Taxable AssetsThe new wealth tax is reoriented to cover only real estate assets; so l’impôt sur la fortune (ISF) becomes l’impôt sur la fortune immobilière (IFI).
Thus, the taxable base will constitute the following:
- All properties and real estate rights;
- Parts or shares of companies or organizations (established in France or abroad) held by the taxable person, for the fraction of their value representing property or real estate rights held directly or indirectly by this entity.
French tax residents will bear this tax on all their assets or real estate rights held in France or abroad. For non-residents, the wealth tax will only cover their fixed real estate assets in France.
There will be no change to the current 30% discount of the market value of the main residence against liability to the tax.
Premises used for the taxpayer’s main professional activity remain exempt from the wealth tax.
This also applies to property used for furnished rental activity, but only provided the landlord is a registered professional landlord (LMP). That is to say, they are business registered and their annual rental income is greater than €23,000, which must also be higher than their other business/professional income.
The partial (75%) exemption of woodland remains.
Deductible LiabilitiesThe draft budget bill brings some novelties in terms of deductibility of debts.
Before the reform, the deductibility rules were simple and broad: the debts had to exist on January 1st of the tax year, they had to be chargeable to the taxpayer and be justified by due procedure.
With the introduction of the IFI, only certain debts will be deductible:
Only debts related to the acquisition of property, repair, maintenance and improvement expenses, construction, reconstruction or enlargement of the property will be deductible.

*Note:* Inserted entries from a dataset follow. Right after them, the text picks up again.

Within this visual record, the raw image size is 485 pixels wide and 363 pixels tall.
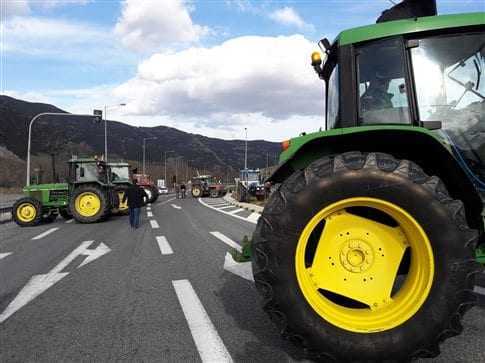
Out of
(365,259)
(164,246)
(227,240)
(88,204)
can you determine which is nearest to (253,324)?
(365,259)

Similarly, the tax debts relating to property will be deductible.
Interest only loans called 'crédit in fine', where the loan is repayable in one single payment at the end of the contract has been a practice commonly used to reduce the tax base for wealth tax. The scheme allowed the taxpayer to ensure the deductibility of fixed-rate debt for the duration of the loan. Henceforth, these debts will be deductible only up to the total amount of the loan less a prorated amount taking into account the number of years passed over the total number of years of the loan.
Debts contracted directly or indirectly (that is, through intermediary companies) by the debtor from their spouse/partner or children under 18 years will no longer be deductible.

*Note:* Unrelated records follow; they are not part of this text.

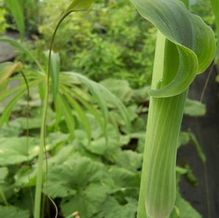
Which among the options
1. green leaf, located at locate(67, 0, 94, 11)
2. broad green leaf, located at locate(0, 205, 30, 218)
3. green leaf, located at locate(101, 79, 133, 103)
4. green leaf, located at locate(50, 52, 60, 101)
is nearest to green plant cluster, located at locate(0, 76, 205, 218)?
broad green leaf, located at locate(0, 205, 30, 218)

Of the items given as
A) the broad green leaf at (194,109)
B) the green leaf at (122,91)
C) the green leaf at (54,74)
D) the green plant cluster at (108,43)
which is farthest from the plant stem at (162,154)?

Debts contracted directly or indirectly with an ascendant/descendant (except minor children), brother/sister are also no longer deductible, unless the loan was granted on normal market terms.
When the value of taxable assets exceeds €5 million and the amount of debts admitted as deductible exceeds 60% of this value, the portion of the debt exceeding 60 % is only deductible for half of its value.
Calculation of the TaxThere will be no change in the tax threshold, which remains at €1.3 million (net asset value).
Similarly, no revaluation of the scale rates are planned, so the existing rates, from 0.50% up to 1.5%, remain in place.
The deductibility of shares held under the 'Loi Dutreil', and the reduction in favour of investment in small to medium sized companies, have been abolished. Only the tax reduction for gifts (75% up to €50,000) has been retained.